La llegada de un frente frío débil y la elevada humedad favorecerán lluvias y chaparrones aislados en toda la provincia, sin cambios significativos en las temperaturas.
Desde este miércoles se prevé un aumento de la inestabilidad en toda la provincia, con jornadas marcadas por el calor, la elevada humedad y la probabilidad de lluvias y chaparrones aislados, según anticiparon desde el organismo dependiente del Ministerio de Ecología.

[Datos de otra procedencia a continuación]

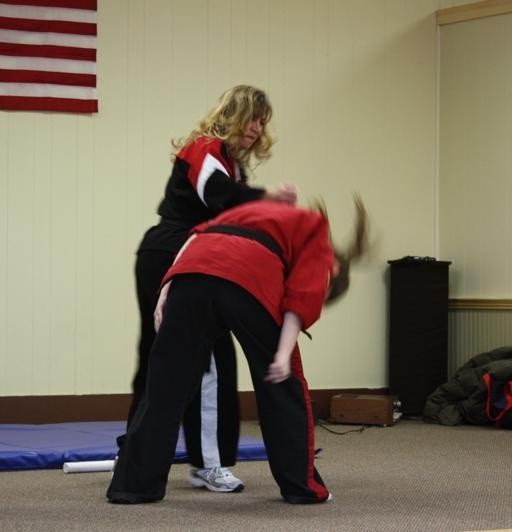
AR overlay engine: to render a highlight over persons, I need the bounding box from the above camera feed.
[104,193,370,504]
[112,84,298,494]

El miércoles se presentará con mucho calor, incremento de la humedad y mayor nubosidad. Hacia el final de la tarde se espera una ruptura de la estabilidad, con la aparición de chaparrones aislados típicos del verano. La masa de aire cálido y seco comenzará a ser desplazada por una atmósfera más inestable, favoreciendo el desarrollo de precipitaciones puntuales.
La inestabilidad continuará durante el jueves, con probabilidad de lluvias y chaparrones aislados en toda la provincia. La aproximación de un frente frío débil, combinada con la elevada humedad ambiente, generará condiciones propicias para fenómenos de distribución irregular, característicos de la temporada estival.

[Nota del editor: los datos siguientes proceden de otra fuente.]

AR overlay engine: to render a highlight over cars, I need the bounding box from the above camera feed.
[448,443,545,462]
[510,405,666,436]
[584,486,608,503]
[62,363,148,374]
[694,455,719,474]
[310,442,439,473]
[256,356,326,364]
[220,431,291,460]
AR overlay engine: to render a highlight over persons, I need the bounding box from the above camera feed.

Para el viernes se prevé que las lluvias y tormentas se mantengan desde la mañana y el mediodía, mejorando hacia el final de la tarde. El avance del frente frío y el aporte de aire húmedo en niveles bajos favorecerán el desarrollo de celdas de tormenta de carácter local y aislado.
En cuanto a las temperaturas, no se esperan cambios significativos en los próximos días, por lo que el ambiente continuará siendo caluroso, indicaron desde el organismo provincial.